Please write out the entries below word for word, from their first line through the line holding "10.4 meters", both included.
____
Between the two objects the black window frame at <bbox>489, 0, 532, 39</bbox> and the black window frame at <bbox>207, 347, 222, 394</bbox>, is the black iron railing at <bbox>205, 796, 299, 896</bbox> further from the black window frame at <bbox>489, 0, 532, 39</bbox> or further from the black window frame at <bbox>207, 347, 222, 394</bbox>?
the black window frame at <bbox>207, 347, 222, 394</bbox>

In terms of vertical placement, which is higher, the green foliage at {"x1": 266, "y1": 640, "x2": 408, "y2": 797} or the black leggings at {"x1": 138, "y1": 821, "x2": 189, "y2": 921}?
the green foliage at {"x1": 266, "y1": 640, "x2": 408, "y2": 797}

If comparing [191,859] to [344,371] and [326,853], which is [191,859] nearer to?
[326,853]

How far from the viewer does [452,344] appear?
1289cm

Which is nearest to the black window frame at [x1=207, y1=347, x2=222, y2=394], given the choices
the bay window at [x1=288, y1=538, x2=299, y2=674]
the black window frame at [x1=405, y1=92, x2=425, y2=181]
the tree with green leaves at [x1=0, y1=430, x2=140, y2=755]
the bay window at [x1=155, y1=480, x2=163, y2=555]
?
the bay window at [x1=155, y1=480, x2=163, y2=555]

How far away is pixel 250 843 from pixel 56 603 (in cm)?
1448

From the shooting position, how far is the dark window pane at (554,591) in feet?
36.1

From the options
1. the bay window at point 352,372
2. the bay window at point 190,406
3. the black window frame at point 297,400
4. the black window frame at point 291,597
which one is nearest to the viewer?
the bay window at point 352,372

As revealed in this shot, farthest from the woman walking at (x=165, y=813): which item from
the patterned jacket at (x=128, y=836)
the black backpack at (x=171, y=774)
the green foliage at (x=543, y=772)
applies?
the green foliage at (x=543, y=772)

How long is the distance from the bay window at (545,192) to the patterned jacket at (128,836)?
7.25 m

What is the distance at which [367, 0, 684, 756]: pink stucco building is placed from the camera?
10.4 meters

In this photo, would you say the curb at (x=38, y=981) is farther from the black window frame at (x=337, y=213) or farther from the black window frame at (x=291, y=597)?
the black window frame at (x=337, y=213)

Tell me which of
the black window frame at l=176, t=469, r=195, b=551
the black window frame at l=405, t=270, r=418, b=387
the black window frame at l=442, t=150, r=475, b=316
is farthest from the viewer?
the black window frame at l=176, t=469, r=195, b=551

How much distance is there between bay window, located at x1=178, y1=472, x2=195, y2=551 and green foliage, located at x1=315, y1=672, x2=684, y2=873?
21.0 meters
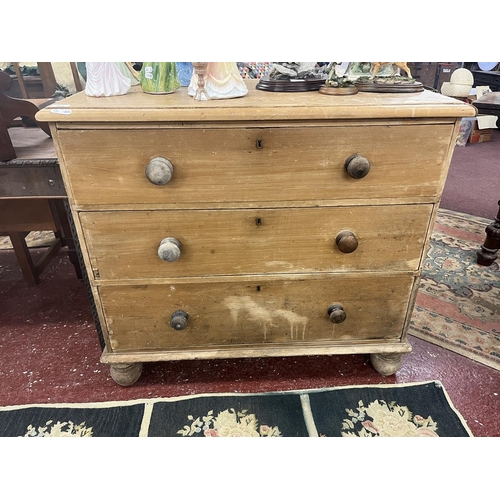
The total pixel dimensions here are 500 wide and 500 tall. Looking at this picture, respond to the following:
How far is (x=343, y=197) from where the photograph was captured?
3.32ft

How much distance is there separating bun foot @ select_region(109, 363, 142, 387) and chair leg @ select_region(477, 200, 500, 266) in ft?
5.67

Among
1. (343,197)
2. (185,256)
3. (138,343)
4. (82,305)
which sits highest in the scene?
(343,197)

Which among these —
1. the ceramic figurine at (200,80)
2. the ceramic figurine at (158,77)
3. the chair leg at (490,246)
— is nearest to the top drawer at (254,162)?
the ceramic figurine at (200,80)

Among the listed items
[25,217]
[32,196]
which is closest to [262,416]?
[32,196]

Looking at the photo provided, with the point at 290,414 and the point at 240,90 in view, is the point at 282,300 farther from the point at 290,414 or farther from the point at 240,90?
the point at 240,90

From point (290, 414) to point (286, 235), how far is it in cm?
57

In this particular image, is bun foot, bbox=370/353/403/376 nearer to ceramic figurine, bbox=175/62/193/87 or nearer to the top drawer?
____
FULL RESPONSE:
Between the two objects the black window frame at <bbox>489, 0, 532, 39</bbox> and the black window frame at <bbox>207, 347, 222, 394</bbox>, is the black iron railing at <bbox>205, 796, 299, 896</bbox> further from the black window frame at <bbox>489, 0, 532, 39</bbox> or further from the black window frame at <bbox>207, 347, 222, 394</bbox>?
the black window frame at <bbox>207, 347, 222, 394</bbox>

In terms of vertical placement, which is higher, the green foliage at {"x1": 266, "y1": 640, "x2": 408, "y2": 797} or the black leggings at {"x1": 138, "y1": 821, "x2": 189, "y2": 921}?
the green foliage at {"x1": 266, "y1": 640, "x2": 408, "y2": 797}

If comparing [191,859] to [344,371] and [326,853], which is [191,859] nearer to?
[326,853]

How far from the viewer does [452,344] appear?
1289cm

Which is nearest to the black window frame at [x1=207, y1=347, x2=222, y2=394], given the choices
the bay window at [x1=288, y1=538, x2=299, y2=674]
the black window frame at [x1=405, y1=92, x2=425, y2=181]
the tree with green leaves at [x1=0, y1=430, x2=140, y2=755]
the bay window at [x1=155, y1=480, x2=163, y2=555]
?
the bay window at [x1=155, y1=480, x2=163, y2=555]

How far away is pixel 250 843 from pixel 56 603 (in cm)?
1448

From the shooting position, how far is the dark window pane at (554,591) in feet?
36.1

From the options
1. the bay window at point 352,372
2. the bay window at point 190,406
3. the black window frame at point 297,400
4. the black window frame at point 291,597
which one is nearest to the viewer?
the bay window at point 352,372

As revealed in this shot, farthest from the woman walking at (x=165, y=813): which item from
the patterned jacket at (x=128, y=836)
the black backpack at (x=171, y=774)
the green foliage at (x=543, y=772)
applies?
the green foliage at (x=543, y=772)

How long is the distance from the bay window at (545,192) to the patterned jacket at (128,836)?
7.25 m

What is the distance at which [367, 0, 684, 756]: pink stucco building is placed from the camera?
10.4 meters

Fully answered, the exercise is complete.